On Thu., 21 May 2020, 4:09 am Jim J. Jewett, <jimjjewett@gmail.com> wrote:
David Mertz wrote:

> Fwiw, I don't think it changes my order, but 'strict' is a better word than
> 'equal' in all those places. I'd subtract 0.1 from each of those votes if
> they used "equal".

I would say that 'equal' is worse than 'strict'. but 'strict' is also wrong. 

Zipping to a potentially infinite sequence -- like a manual enumerate --
isn't wrong.  It may be the less common case, but it isn't wrong.  Using
'strict' implies that there is something sloppy about the data in, for
example, cases like Stephen J. Turnbull's lagged time series.

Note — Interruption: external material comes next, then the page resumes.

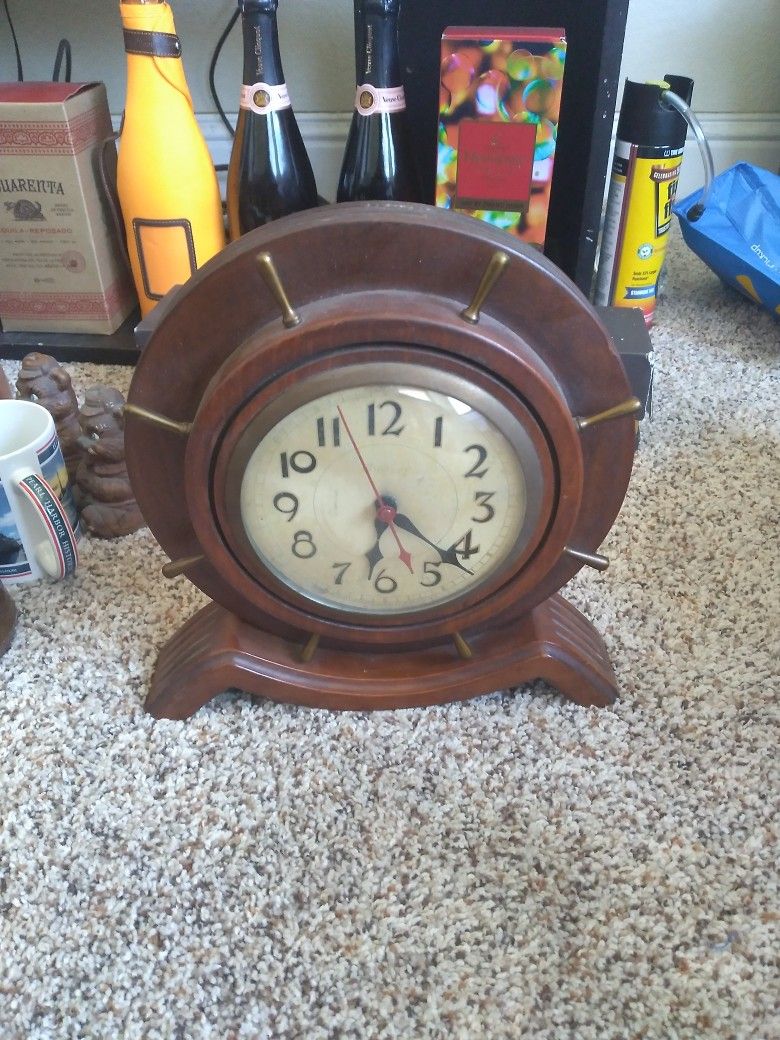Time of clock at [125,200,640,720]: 6:21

Unfortunately, the best I can come up with is 'same_length', or possibly
'equal_len' or 'equal_length'.  While those are better semantically, they
are also slightly too long or awkward.  I would personally still consider
'same_length' the least bad option.

Reading this thread and the current PEP, the main question I had was whether it might be better to flip the sense of the flag and call it "truncate".

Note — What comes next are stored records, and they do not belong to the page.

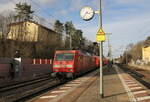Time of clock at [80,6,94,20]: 3:36
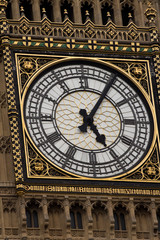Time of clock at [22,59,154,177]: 5:05
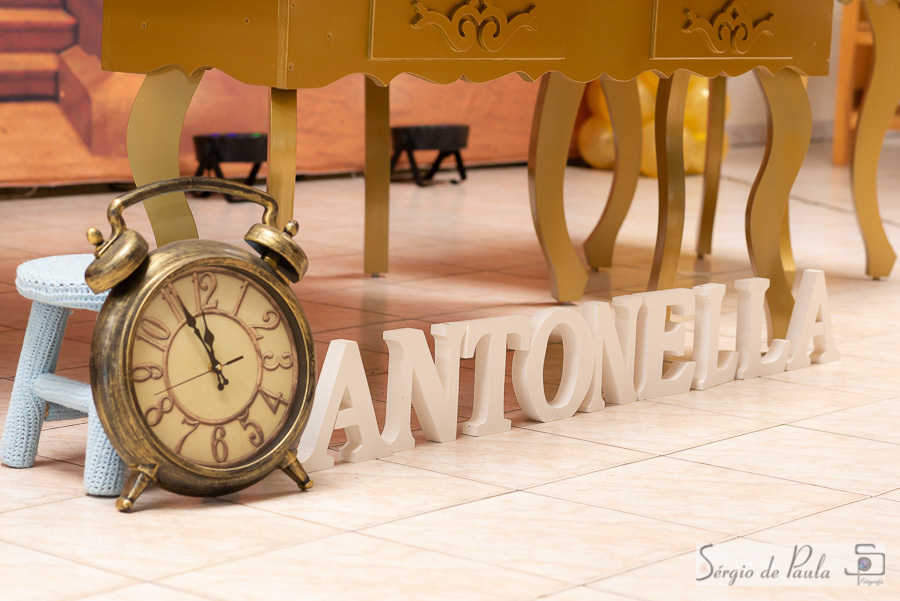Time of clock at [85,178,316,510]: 11:55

So the status quo would be "truncate=True", while the ValueError could be requested by passing an explicit "truncate=False".

Draft documentation paragraph:

zip() can be used to combine iterables of different lengths, including combining finite iterables with infinite iterators. By default, the output iterator is implicitly truncated to produce the same number of items as the shortest input iterable. Setting *truncate* to false disables this implicit truncation and raises ValueError instead. Note that if this ValueError is raised an additional item will have been consumed from any iterators listed before the shortest iterator (or from the second listed iterator if the first iterator is the shortest one).

To pad shorter input iterables rather than truncating the output or raising ValueError, see itertools.zip_longest.

The conceptual idea here is that the "truncate" flag name would technically be a shorter mnemonic for "truncate_silently", so clearing it gives you an exception rather enabling padding behaviour.

Flipping the sense of the flag also means that "truncate=True" will appear in IDE tooltips as part of the function signature, providing significantly more information than "strict=False" would.

That improved self-documentation then becomes what I would consider the strongest argument in favour of the flag-based approach: providing more information up-front to users regarding the actual behaviour of the builtin, rather than having them incorrectly assume that mismatched input iterator lengths will raise an exception.

Side note: this idea pairs nicely with the "zip(itr, itr, ir)" idiom for non-overlapping data windows, as it makes it straightforward to request an exception if the last data tuple has values missing (without the flag, the idiom silently discards incomplete trailing data).


P.S. I had the opportunity to read the thread from beginning to end after belatedly catching some of the messages out of context, and FWIW, I started out assuming I would strongly favour the itertools function option, and surprised myself by favouring the flag option (albeit inverted) by the time I reached the end.